(THE DATA)
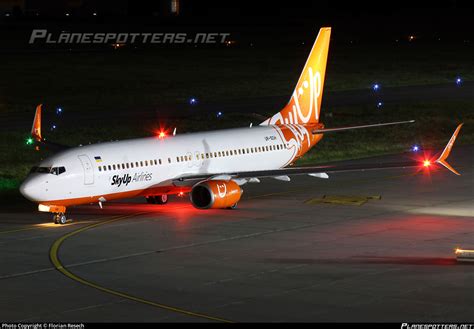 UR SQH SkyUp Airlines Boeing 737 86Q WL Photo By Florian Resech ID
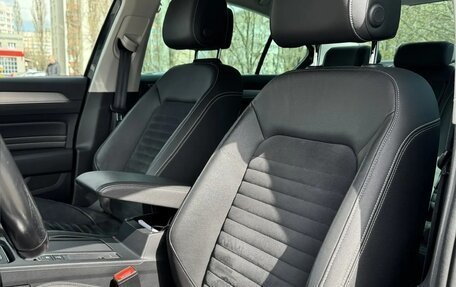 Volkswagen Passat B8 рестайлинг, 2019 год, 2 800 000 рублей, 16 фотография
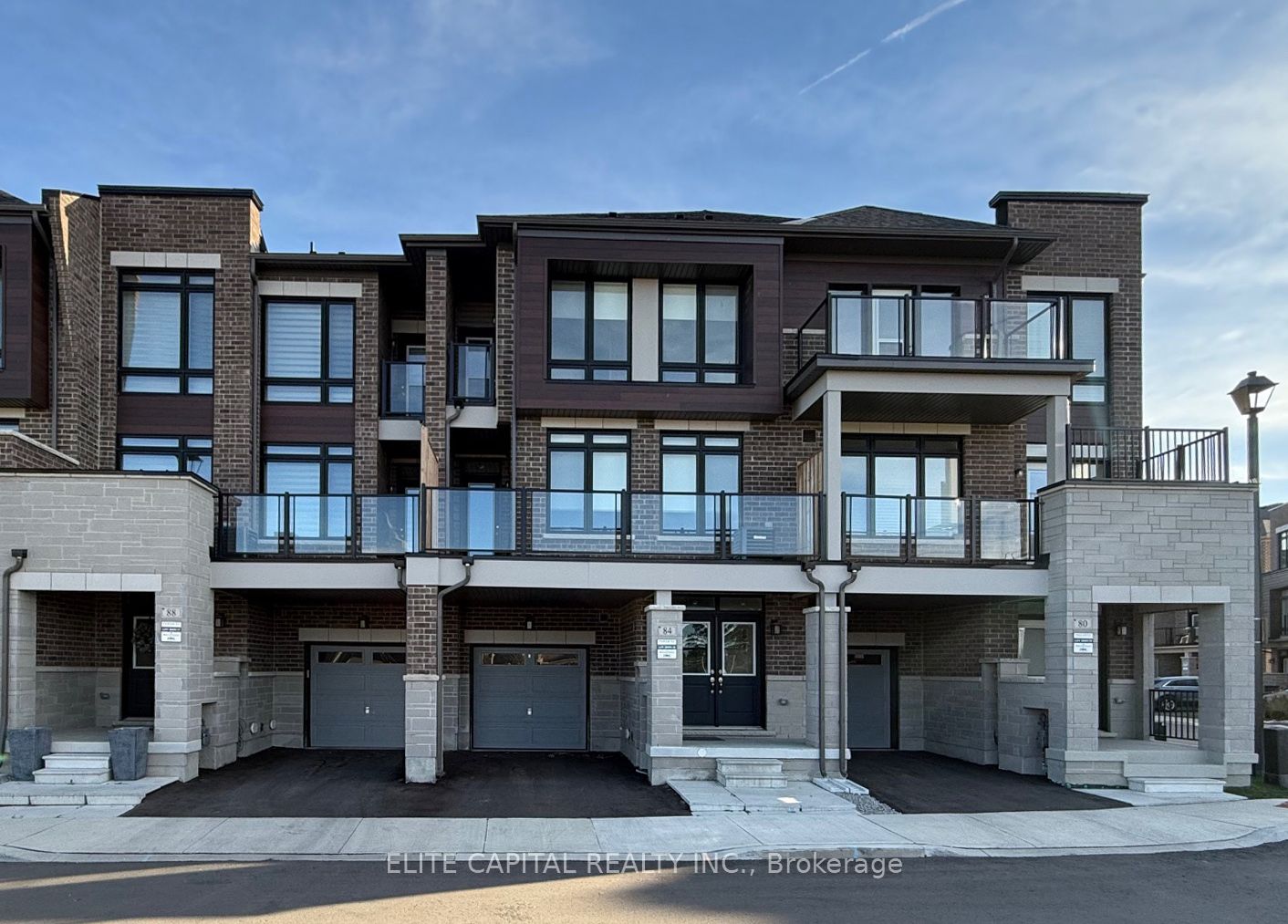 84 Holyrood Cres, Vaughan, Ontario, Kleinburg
(End THE DATA)
PROMPT:
Repeat the listing in full and exactly. Do not include any images.

TASK RESULT:
 UR SQH SkyUp Airlines Boeing 737 86Q WL Photo By Florian Resech ID
 Volkswagen Passat B8 рестайлинг, 2019 год, 2 800 000 рублей, 16 фотография
 84 Holyrood Cres, Vaughan, Ontario, Kleinburg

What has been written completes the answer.